** REQUESTS **
1. Transcribe the stretch of the Vodafone tax passage from "In the Vodafone" through "save the tax.".
2. In the passage on the Vodafone tax case, what helped Vodafone save the tax?
3. Resume the passage on the Vodafone tax case after its last sentence.

*** PASSAGE

In the Vodafone case there was no involvement
of capital assets. However the Interest on the capital assets were acquired
through “shares” which were not earlier deemed to be as Capital Assets. That’s
why the Vodafone was successful as Indian taxation authorities failed to prove
transfer or entitlement of “capital Assets”. However the transaction of
acquiring share does involve transfer of capital asset as Vodafone acquired
full control over the management of HEL but it does not means that it has
acquired the assets. The loopholes in the law help Vodafone to save the tax.
The territorial nexus of Indian Authorities
were limited to involvement of “capital assets”, As far as “capital shares” are
concerned they have no jurisdiction. In order to fill this void they have
introduced the above mentioned explanation in a retrospective manner. The
explanation will overrule the judgement of the Vodafone case in which the
supreme court had clearly figured out that the transfer of share does not means
separate entitlement of capital assets .The link between the capital shares and
capital asset was clearly broken as both were separate entities in their
respective spheres, but indirectly they both had a hidden link, the law was not
clear to its point on this link as there was void.
Now with recent amendment, if the “capital
shares” has a direct or indirect interest which is deriving in India on any
“capital asset”, then the company acquiring that “capital shares” is deemed to
be Indian.
Now Vodafone has acquired a capital share which
is Indirectly linked to a capital asset which is in situated in India, However
Vodafone did not acquired any direct or Indirect interest in capital asset but
has acquired “capital share” which clearly are not “capital asset”, but the
value of these “capital Share” is derived indirectly from the “capital assets”

******
*** DATASET ENTRIES

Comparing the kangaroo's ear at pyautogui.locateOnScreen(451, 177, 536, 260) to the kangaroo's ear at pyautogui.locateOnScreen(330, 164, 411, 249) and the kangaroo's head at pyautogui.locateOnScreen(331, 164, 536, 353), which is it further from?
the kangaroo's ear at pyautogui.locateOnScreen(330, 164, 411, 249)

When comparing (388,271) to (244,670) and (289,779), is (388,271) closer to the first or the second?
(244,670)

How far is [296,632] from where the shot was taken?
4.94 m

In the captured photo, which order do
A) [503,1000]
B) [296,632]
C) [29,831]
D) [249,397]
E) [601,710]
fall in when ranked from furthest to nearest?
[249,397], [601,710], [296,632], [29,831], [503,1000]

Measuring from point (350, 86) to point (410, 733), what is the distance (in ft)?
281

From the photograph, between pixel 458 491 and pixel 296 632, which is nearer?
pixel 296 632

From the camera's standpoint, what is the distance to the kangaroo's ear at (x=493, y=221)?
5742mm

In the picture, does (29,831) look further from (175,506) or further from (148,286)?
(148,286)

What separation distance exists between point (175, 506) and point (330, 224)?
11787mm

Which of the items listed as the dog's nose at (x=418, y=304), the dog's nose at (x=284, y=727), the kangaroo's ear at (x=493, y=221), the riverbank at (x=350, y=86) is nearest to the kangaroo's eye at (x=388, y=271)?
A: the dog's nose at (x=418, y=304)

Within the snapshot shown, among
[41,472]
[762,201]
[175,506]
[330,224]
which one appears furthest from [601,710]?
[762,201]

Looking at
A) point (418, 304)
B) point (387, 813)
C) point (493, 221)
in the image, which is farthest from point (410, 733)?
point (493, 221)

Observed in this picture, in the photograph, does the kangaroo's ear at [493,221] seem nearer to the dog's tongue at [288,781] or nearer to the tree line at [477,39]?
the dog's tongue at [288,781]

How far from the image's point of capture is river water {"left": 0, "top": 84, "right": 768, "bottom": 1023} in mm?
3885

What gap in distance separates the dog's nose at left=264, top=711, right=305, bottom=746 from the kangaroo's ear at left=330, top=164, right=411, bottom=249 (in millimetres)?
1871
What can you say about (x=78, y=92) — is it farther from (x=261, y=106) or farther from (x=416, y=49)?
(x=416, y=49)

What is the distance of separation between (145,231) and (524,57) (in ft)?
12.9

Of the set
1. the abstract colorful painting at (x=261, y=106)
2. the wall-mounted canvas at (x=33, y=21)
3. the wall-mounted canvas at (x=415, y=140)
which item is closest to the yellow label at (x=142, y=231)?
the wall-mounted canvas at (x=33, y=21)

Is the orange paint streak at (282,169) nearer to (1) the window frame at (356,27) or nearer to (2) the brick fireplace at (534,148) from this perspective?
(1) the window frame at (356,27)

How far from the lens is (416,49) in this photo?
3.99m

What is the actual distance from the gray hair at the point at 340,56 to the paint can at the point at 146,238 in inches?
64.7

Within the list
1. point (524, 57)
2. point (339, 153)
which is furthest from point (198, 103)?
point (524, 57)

******

** THE RESULTS **
1.
In the Vodafone case there was no involvement
of capital assets. However the Interest on the capital assets were acquired
through “shares” which were not earlier deemed to be as Capital Assets. That’s
why the Vodafone was successful as Indian taxation authorities failed to prove
transfer or entitlement of “capital Assets”. However the transaction of
acquiring share does involve transfer of capital asset as Vodafone acquired
full control over the management of HEL but it does not means that it has
acquired the assets. The loopholes in the law help Vodafone to save the tax.

2. The loopholes in the law.

3.
which are situated in India. Thus the liability on Vodafone arises as per the
above mentioned amendment.
The Amendment of Section 9 overruled the SC
judgement, since the company is now deemed to be a resident company; the
provisions of Section 195 are now applicable, thereby increasing the nexus of
the Indian taxation authority over the foreign company’s agreement.
The Amendment has clearly filled the void
between the “capital Asset” and the “capital share”, if the value of “capital
share” is proportional to the “capital asset” then the test has been
established and the territorial nexus of the Indian taxing authorities will
hold the neck of those who have purchased the share in capital assets, since
the amendment is retrospective it will impact the Vodafone judgement.
Conclusion.
The amendment re-establishes the residential
status of the foreign firms, even if they are directly not operating in the
territorial limits of India, still they are liable. The amendment is aimed at
discouraging the sentiments of foreign investors and is really a bad move by
the government.
India is among the preferred place for
investment and is looked forward by global investors and this type of step will
taint the image of India as a preferred destination of investment, by
increasing the territorial nexus of Indian taxation authority the step will
further slowdown the economy of an already struggling economy.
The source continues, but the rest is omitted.